Something that might work just as well, is just to try to vectorize as much as possible instead. I’ve been looking at tech.v2.tensor, and I have a hypothesis that it might be better to just focus on faster storage.


This is really what I’m trying to do. I just want to do it by passing a seed around, instead of passing a bunch of numbers around, to reduce communication overhead. And I’m exploring ways to have the work done by each thread be deterministic from a single global seed.

Following, it makes sense to look at how to combine the results, without having to have too much overhead. One solution could be to put the data into buckets on the way back, so that instead of all sampled values, you get the number of values in the range (0.01, 0.02), the number of values in the range (0.02, 0.03), and so on.

Teodor

The big question here is how you will make sure to serialize the assignment of SplittableRandom instances to bundles of work, which in turn depends on how you are processing the bundles.

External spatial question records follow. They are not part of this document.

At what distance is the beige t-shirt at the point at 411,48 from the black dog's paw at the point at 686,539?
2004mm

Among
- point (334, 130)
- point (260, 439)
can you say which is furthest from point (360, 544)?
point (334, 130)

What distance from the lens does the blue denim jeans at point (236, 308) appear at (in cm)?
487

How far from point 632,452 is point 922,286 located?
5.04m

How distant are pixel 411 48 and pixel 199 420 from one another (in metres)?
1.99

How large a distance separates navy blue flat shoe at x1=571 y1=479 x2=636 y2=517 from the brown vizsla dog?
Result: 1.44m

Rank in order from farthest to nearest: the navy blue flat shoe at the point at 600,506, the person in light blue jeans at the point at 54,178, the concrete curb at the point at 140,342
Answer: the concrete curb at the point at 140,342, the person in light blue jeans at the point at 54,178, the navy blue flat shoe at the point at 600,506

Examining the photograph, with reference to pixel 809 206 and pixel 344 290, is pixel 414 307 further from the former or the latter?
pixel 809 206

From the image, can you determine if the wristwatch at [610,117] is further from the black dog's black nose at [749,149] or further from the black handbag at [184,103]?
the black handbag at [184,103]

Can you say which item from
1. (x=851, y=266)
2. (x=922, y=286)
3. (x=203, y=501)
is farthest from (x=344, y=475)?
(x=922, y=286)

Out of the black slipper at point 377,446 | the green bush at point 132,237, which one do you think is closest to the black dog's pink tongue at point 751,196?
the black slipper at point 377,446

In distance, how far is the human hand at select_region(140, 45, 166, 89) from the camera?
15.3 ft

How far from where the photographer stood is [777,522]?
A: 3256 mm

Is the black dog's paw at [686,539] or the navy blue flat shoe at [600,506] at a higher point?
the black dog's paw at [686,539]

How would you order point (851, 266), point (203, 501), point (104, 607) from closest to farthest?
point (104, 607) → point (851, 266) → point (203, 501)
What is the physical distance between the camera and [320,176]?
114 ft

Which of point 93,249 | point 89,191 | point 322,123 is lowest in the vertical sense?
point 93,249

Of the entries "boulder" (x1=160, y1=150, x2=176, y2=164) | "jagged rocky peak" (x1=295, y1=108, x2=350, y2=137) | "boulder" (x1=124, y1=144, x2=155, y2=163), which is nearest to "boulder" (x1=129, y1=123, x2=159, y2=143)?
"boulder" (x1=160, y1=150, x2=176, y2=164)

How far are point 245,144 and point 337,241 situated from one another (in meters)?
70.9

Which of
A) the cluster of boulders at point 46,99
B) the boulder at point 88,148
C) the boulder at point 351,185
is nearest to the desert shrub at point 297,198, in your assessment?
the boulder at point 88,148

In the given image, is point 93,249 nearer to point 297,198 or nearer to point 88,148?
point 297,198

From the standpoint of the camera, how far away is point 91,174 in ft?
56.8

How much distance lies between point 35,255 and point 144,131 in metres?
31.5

The thing to avoid here is having the SplittableRandom instance be created by the function called by pmap (or, really, probably some other parallelizer), because you can’t be sure about the order in which the bundles will be processed and thus the order in which those random number generators will be assigned from the stateful parent generator.

If you iterate over your collection of bundles first, assigning seeded random number generators as you go, you’ll get more or less the solution I outlined above, except that you’ll be attaching a generator function rather than a sequence of numbers to each bundle.